>> begin TEXT SECTION

Sampling is a commonly used strategy to overcome class imbalance. There are two ways to sample:

Undersampling

Balancing the dataset by removing some instance of majority class.

Oversampling

Adding similar instances of the minority class to balance.

Data leakage

Data leakage is another key problem when building machine learning models. This occurs when the training dataset includes information that would not be available at the time of prediction. Because the actual outcome is already known (due to leakage), the model performance will be almost perfect for the training data but will be very bad during prediction. There are a few tricks you can use to overcome data leakage:

Remove leaky features

Use simple rule-based models to identify leaky features and remove them.

Hold out dataset

Hold back an unseen test set as a final sanity check of your model before you use it.

Add noise

Add noise to input data to smooth out the effects of possibly leaky features.

As you can see, understanding and safeguarding against common issues like these can be critical to the performance of the model as well as transparency to users. Automated ML offers guardrails to show and protect against common issues and will continue to add more sophisticated ones over time.

Conclusion

In this chapter, we discussed two key aspects that become very important when establishing trust in a trained machine learning model: interpretability and transparency. Almost every company or team using machine learning models requires the models to be interpretable and transparent–to a degree–to gain confidence.

You learned how to take advantage of interpretability/explainability features by using the Azure Machine Learning Python SDK, as well as the automated ML Python SDK and widget UX. We also touched upon gaining visibility into end-to-end model-training pipelines as well as pitfalls to avoid, and why setting up guardrails against these pitfalls is important to ensure the transparency of your model.

>> end TEXT SECTION
>> begin ENTRIES SHOWN

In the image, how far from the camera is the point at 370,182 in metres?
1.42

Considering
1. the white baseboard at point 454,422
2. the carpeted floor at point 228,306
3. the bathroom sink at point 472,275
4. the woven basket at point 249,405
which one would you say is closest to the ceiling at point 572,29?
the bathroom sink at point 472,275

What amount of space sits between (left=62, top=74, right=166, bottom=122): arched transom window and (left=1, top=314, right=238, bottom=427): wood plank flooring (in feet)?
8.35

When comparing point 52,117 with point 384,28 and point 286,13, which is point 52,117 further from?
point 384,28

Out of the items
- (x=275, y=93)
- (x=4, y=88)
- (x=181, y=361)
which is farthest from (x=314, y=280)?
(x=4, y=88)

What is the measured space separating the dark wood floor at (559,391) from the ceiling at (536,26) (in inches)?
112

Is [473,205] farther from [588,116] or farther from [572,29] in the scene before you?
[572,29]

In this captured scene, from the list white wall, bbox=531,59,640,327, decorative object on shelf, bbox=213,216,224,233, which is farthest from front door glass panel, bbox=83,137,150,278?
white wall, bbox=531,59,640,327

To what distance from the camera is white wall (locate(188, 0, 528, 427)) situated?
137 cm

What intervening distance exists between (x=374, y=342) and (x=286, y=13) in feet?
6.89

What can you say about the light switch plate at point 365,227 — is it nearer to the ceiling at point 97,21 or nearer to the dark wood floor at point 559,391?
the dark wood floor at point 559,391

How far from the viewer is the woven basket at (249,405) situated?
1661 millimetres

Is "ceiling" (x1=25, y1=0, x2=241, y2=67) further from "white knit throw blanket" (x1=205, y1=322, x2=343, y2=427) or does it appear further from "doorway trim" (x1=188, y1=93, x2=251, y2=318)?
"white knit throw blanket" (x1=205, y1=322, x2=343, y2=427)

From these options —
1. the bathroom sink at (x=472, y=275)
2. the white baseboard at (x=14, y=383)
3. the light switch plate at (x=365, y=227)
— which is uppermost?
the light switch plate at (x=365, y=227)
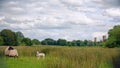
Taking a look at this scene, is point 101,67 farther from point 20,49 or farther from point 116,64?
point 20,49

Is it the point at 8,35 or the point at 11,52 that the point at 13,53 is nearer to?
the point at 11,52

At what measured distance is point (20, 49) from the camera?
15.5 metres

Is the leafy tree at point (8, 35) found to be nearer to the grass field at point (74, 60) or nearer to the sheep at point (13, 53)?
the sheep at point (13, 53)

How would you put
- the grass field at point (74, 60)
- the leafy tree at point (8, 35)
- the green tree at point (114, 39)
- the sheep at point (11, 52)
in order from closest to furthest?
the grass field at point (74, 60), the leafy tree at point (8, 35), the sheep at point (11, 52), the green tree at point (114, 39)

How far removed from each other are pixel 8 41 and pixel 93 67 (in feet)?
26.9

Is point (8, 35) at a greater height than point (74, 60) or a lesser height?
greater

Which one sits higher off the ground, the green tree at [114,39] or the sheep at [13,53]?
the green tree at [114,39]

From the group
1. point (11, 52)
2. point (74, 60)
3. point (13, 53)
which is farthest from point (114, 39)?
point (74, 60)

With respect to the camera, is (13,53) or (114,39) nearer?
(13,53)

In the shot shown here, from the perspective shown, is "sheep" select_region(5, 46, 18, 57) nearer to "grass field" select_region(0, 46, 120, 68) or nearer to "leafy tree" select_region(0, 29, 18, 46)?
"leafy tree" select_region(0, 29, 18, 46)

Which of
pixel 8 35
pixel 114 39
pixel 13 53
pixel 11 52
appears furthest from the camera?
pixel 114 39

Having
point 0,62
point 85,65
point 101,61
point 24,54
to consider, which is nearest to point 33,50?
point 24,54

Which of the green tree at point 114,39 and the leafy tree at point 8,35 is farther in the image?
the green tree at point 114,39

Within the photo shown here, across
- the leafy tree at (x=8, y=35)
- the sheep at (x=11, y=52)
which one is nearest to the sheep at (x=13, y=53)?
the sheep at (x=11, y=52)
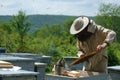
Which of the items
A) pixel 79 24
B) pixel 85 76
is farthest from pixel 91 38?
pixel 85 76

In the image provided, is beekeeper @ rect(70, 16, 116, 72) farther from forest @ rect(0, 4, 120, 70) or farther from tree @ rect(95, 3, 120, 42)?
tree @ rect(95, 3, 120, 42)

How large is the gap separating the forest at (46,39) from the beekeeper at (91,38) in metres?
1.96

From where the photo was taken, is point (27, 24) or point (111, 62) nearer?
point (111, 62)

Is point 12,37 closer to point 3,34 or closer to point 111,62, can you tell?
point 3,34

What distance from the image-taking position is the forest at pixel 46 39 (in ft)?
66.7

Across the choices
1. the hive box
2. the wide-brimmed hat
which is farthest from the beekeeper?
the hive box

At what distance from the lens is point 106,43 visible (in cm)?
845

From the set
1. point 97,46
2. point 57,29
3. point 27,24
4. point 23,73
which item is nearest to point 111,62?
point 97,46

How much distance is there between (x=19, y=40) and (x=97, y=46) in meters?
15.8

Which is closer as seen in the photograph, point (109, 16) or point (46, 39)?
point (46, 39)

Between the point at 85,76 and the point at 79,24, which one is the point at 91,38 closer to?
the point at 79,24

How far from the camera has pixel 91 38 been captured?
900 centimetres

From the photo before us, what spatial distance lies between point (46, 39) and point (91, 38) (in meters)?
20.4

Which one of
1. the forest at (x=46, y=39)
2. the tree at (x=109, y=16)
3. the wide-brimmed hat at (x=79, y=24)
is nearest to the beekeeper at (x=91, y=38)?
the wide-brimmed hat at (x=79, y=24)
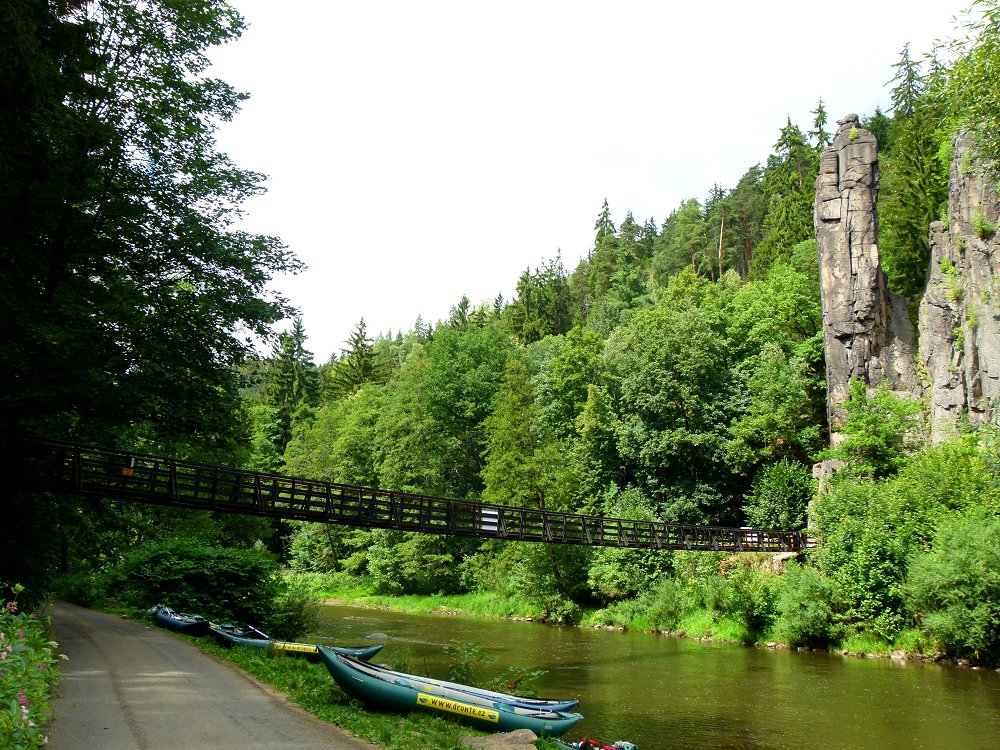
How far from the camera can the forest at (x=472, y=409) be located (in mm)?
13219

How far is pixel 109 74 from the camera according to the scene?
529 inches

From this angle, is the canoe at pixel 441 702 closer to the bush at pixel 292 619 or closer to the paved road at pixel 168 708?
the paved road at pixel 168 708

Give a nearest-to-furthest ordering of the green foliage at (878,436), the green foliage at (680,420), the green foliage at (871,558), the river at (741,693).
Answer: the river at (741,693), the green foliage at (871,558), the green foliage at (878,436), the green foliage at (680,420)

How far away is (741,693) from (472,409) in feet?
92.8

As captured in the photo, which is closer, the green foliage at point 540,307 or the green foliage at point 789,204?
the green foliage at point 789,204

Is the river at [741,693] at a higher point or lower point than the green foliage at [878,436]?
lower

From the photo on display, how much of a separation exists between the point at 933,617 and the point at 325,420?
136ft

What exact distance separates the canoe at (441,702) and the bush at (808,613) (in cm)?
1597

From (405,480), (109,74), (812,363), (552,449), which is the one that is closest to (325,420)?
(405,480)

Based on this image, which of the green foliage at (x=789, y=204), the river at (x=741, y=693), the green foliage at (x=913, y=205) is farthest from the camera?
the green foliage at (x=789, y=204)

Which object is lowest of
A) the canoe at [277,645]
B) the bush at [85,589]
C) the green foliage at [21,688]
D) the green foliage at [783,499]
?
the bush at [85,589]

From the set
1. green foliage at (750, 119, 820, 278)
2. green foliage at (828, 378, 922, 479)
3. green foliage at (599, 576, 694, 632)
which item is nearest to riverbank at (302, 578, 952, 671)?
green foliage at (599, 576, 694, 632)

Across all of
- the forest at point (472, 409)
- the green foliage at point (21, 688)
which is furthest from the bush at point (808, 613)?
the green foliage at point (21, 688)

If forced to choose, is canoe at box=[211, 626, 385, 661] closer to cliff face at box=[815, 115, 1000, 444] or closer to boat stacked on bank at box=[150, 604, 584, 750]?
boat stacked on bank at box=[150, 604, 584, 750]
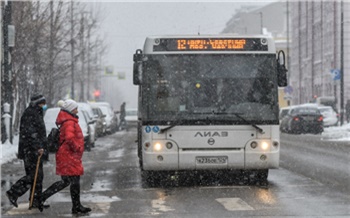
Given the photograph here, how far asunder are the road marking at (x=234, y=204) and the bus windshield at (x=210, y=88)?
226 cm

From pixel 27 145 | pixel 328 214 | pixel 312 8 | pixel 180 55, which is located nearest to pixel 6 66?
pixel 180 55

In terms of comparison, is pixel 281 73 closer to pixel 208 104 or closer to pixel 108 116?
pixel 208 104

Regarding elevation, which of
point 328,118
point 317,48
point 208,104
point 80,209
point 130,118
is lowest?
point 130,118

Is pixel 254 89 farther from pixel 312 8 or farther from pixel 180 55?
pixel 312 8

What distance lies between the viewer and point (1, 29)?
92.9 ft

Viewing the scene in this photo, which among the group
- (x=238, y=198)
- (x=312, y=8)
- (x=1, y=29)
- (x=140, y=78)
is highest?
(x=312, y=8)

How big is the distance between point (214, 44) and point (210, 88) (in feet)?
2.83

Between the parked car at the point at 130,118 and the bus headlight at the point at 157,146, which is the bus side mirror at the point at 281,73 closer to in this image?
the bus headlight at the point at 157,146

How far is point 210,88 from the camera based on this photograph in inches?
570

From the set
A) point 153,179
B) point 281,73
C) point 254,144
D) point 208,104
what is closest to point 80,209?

>> end ENTRIES SHOWN
>> begin ENTRIES SHOWN

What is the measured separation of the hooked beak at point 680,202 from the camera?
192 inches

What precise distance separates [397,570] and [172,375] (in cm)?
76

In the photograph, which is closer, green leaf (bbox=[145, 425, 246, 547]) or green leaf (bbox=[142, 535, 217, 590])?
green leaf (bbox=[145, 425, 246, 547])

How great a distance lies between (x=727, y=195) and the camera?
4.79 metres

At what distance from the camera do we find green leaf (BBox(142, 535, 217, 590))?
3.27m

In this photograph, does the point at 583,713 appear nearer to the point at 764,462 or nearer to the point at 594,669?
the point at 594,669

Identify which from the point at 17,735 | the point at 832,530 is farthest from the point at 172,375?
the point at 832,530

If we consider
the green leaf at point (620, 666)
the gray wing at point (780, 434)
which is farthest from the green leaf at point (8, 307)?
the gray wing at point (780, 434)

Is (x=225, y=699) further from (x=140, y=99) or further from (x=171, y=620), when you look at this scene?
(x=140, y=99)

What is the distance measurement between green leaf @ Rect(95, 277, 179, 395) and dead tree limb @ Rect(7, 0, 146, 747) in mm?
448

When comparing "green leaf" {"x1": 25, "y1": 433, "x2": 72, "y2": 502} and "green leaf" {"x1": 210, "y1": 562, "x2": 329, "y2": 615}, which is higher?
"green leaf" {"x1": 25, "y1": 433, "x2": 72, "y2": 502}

>> end ENTRIES SHOWN

**TO DO**
(1) Reproduce the stretch of the data leakage text from "Remove leaky features" through "ones over time.".
(2) Which tricks does the data leakage text name for overcoming data leakage?

**RESPONSES**
(1)
Remove leaky features

Use simple rule-based models to identify leaky features and remove them.

Hold out dataset

Hold back an unseen test set as a final sanity check of your model before you use it.

Add noise

Add noise to input data to smooth out the effects of possibly leaky features.

As you can see, understanding and safeguarding against common issues like these can be critical to the performance of the model as well as transparency to users. Automated ML offers guardrails to show and protect against common issues and will continue to add more sophisticated ones over time.

(2)
Remove leaky features
Hold out dataset
Add noise